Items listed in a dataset
^^^^^^^^^^^^^^^^

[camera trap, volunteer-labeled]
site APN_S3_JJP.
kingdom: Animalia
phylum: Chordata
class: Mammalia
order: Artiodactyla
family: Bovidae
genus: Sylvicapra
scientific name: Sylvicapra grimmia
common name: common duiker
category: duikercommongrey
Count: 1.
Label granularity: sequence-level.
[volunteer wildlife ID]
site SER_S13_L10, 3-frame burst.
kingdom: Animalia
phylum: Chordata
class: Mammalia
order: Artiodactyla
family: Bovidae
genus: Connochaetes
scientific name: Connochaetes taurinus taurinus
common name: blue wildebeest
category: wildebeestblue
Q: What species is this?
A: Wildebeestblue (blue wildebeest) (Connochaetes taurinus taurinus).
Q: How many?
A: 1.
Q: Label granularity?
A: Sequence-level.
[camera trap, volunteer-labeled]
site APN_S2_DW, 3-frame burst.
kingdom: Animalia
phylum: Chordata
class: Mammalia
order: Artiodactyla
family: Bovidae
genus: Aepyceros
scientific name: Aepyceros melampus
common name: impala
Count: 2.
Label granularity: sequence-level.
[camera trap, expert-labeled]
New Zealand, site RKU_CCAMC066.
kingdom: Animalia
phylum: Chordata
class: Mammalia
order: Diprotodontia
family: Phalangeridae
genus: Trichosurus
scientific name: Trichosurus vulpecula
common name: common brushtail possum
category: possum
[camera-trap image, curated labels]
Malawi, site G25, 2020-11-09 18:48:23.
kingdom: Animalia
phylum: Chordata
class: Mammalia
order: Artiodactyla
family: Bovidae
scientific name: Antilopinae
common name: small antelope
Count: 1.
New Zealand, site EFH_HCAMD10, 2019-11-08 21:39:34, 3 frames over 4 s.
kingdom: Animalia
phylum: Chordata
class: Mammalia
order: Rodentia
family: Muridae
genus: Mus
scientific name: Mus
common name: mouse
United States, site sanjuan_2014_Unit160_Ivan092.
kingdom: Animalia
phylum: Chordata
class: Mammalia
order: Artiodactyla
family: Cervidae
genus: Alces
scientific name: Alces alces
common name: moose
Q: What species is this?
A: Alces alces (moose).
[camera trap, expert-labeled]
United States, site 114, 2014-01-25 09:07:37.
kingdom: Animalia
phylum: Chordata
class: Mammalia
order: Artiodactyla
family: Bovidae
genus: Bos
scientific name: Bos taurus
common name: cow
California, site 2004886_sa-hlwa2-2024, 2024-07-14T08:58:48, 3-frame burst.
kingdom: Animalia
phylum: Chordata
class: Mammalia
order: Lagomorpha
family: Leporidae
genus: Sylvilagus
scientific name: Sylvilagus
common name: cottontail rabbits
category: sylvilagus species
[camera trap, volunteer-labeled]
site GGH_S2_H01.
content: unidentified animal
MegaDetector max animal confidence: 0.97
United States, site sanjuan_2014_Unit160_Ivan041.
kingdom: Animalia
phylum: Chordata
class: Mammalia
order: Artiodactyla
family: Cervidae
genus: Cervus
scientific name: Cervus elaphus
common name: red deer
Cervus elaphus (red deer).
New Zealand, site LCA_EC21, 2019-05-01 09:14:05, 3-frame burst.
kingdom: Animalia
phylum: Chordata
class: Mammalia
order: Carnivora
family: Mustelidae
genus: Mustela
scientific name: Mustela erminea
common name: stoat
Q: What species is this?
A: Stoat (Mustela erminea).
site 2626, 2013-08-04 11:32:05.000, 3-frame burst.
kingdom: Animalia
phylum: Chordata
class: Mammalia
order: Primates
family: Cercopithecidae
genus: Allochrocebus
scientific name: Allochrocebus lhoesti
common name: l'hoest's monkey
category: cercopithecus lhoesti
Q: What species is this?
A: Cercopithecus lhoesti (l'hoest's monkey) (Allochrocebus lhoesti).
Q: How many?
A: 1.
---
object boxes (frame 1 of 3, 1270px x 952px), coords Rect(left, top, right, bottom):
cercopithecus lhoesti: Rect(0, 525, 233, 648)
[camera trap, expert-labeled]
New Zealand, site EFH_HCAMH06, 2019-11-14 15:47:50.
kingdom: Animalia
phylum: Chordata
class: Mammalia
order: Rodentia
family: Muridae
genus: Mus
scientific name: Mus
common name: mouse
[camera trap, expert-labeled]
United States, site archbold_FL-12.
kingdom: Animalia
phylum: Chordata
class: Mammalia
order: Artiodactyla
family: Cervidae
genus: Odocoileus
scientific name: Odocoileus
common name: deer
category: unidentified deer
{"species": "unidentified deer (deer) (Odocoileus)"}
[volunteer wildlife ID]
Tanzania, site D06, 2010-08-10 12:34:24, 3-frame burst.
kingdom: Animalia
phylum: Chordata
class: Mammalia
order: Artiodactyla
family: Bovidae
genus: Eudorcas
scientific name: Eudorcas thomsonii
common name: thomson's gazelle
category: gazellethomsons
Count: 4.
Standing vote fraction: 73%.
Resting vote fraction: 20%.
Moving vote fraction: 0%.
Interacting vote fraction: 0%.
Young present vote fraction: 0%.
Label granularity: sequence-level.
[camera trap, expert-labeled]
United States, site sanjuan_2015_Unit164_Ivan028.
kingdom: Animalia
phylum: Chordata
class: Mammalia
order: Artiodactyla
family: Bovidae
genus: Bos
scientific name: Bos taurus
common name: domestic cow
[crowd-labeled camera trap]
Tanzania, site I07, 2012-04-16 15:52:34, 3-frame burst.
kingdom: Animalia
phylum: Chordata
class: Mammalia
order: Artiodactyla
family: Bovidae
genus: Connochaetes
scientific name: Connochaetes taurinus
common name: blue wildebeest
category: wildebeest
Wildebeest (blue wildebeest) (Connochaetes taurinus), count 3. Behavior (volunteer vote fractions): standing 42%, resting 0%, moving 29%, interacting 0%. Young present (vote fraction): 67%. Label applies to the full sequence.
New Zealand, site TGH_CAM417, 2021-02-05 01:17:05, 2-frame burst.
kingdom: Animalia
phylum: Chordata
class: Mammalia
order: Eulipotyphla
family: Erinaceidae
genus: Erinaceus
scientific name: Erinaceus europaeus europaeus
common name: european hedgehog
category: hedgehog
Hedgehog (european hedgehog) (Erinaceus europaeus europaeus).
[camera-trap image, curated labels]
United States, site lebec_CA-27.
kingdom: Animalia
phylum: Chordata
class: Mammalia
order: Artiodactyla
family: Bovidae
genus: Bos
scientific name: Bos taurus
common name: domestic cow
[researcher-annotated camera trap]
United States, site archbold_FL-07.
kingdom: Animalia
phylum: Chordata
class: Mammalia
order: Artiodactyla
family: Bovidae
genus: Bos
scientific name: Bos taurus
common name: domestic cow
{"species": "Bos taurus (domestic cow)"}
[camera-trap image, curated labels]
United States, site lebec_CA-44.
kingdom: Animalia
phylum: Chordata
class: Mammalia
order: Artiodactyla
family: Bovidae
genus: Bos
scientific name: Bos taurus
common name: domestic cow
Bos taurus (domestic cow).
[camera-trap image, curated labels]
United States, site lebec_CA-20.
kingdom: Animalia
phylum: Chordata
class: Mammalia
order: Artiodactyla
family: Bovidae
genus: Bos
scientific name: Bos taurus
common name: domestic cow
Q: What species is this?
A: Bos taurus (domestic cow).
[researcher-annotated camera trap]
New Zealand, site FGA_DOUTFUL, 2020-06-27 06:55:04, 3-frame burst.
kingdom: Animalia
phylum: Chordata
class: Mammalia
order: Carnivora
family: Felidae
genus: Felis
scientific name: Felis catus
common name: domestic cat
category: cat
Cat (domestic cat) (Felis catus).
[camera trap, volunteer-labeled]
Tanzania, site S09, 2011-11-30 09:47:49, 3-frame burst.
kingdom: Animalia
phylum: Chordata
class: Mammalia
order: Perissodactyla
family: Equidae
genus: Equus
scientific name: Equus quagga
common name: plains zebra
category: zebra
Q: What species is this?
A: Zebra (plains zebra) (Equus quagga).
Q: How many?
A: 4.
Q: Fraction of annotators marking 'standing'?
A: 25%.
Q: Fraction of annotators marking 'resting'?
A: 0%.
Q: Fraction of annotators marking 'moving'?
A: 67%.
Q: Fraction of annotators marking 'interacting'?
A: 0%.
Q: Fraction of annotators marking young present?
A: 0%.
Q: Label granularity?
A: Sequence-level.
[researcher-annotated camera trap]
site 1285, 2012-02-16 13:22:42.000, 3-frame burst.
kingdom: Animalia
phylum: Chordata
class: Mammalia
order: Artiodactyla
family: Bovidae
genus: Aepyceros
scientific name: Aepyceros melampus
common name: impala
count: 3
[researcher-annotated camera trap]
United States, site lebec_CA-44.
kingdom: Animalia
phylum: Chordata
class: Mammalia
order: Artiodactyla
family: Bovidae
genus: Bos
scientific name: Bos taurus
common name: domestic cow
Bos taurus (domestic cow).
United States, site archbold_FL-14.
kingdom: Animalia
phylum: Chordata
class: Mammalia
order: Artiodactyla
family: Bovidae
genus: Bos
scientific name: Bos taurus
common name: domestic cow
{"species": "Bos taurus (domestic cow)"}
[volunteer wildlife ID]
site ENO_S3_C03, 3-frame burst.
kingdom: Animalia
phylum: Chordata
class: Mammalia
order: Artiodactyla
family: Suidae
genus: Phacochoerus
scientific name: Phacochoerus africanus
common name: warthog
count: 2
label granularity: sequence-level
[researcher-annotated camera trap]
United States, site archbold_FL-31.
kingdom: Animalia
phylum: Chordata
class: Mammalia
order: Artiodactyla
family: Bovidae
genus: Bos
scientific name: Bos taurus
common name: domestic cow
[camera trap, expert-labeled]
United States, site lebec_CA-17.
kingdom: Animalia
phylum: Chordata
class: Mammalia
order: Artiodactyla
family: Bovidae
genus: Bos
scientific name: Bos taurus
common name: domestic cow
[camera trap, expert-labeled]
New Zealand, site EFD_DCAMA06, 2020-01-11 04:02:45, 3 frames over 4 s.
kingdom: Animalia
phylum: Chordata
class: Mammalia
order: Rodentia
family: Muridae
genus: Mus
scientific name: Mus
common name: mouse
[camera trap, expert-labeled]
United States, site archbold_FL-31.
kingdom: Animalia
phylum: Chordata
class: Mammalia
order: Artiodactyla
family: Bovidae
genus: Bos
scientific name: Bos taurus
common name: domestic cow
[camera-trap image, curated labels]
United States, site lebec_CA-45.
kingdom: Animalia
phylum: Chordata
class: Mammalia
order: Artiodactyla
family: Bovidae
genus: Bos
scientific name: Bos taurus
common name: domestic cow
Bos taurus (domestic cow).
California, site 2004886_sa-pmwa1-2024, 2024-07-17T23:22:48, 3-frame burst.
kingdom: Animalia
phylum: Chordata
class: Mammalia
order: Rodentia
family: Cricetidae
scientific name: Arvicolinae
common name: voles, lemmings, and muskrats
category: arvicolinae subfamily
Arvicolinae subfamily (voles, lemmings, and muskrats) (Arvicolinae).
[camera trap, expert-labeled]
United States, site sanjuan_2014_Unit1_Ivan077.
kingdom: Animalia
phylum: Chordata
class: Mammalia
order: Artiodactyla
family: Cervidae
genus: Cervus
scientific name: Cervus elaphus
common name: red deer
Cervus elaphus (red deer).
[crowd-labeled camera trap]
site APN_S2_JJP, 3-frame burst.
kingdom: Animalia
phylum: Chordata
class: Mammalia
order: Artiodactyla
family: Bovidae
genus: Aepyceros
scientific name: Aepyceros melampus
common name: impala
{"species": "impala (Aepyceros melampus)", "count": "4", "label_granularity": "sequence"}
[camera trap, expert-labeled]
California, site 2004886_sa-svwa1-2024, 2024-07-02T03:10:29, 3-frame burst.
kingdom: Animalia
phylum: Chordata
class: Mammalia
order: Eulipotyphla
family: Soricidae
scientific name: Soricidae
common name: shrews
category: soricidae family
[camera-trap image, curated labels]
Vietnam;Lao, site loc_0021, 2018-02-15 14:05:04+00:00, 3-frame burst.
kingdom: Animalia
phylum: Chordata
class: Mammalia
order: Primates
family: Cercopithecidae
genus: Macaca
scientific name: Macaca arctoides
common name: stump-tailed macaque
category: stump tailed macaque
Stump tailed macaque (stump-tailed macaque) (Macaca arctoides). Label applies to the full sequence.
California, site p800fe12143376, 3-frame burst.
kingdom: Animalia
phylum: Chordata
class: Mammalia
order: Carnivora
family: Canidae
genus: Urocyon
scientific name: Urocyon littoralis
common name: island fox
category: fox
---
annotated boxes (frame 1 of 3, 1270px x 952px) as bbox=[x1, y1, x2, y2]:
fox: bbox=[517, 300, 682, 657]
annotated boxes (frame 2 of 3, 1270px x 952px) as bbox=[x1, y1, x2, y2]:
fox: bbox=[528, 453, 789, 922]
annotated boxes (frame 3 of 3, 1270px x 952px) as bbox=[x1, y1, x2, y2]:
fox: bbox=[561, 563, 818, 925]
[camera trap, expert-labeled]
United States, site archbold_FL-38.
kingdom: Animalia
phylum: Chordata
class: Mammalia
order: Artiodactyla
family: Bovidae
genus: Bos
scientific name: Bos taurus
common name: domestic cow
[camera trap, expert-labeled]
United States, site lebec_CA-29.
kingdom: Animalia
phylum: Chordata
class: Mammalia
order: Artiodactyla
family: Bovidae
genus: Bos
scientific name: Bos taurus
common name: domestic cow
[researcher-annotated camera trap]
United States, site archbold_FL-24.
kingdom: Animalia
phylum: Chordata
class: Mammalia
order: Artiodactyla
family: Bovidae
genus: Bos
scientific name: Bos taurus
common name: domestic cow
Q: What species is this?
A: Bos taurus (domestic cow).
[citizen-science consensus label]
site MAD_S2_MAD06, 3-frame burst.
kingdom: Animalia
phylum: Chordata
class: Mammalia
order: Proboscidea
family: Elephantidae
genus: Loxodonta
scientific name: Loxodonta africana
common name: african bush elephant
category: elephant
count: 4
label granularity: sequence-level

^^^^^^^^^^^^^^^^

Scan the data above and report each line in which "frames" is present.

New Zealand, site EFH_HCAMD10, 2019-11-08 21:39:34, 3 frames over 4 s.
New Zealand, site EFD_DCAMA06, 2020-01-11 04:02:45, 3 frames over 4 s.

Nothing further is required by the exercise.